— start PROVIDED DATA —
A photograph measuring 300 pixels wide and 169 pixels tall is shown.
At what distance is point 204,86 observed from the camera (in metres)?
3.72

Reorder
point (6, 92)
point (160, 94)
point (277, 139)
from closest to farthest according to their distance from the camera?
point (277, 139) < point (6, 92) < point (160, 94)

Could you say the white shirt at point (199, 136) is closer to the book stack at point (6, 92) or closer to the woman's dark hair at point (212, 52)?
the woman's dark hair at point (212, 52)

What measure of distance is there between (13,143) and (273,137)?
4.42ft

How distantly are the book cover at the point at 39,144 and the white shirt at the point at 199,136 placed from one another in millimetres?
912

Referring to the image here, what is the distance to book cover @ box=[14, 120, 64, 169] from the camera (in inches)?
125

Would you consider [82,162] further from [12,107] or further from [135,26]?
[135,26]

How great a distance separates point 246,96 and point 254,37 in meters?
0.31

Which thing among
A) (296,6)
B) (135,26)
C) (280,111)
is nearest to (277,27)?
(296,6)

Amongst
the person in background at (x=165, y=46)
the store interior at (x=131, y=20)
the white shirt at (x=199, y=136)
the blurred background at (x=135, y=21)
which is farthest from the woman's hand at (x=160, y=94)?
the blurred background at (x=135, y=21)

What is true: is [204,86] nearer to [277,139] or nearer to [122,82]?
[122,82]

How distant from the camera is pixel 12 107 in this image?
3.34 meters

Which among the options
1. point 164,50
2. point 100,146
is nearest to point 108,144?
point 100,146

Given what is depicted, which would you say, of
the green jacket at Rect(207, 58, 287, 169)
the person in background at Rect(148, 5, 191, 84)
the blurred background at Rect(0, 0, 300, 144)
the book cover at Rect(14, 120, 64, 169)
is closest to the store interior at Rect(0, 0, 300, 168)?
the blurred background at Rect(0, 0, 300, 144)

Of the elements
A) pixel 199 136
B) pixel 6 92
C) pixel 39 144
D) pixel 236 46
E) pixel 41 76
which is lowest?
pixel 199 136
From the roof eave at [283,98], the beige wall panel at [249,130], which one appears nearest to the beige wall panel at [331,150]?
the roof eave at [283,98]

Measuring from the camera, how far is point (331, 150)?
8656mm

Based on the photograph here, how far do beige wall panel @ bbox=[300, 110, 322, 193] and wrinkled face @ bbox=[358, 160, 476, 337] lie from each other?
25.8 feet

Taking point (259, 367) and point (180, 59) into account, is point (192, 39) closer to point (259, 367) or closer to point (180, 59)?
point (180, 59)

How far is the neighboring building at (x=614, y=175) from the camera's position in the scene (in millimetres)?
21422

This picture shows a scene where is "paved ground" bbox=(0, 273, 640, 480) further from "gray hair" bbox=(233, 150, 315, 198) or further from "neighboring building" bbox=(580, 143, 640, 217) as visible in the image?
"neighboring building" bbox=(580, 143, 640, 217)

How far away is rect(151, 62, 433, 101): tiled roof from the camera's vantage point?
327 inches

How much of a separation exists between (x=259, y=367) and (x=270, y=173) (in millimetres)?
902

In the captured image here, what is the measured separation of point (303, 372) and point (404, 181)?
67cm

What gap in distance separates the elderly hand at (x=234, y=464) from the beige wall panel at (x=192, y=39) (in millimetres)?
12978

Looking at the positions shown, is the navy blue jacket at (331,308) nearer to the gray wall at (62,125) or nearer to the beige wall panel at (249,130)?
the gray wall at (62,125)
— end PROVIDED DATA —
▸ EXERCISE OBJECTIVE
Express the entries from the first line through the line containing "point (277, 139) <" as a JSON array of strings, one string per line, with blank lines omitted.

▸ WRITTEN REPLY
[
  "A photograph measuring 300 pixels wide and 169 pixels tall is shown.",
  "At what distance is point 204,86 observed from the camera (in metres)?",
  "3.72",
  "Reorder",
  "point (6, 92)",
  "point (160, 94)",
  "point (277, 139)",
  "from closest to farthest according to their distance from the camera?",
  "point (277, 139) < point (6, 92) < point (160, 94)"
]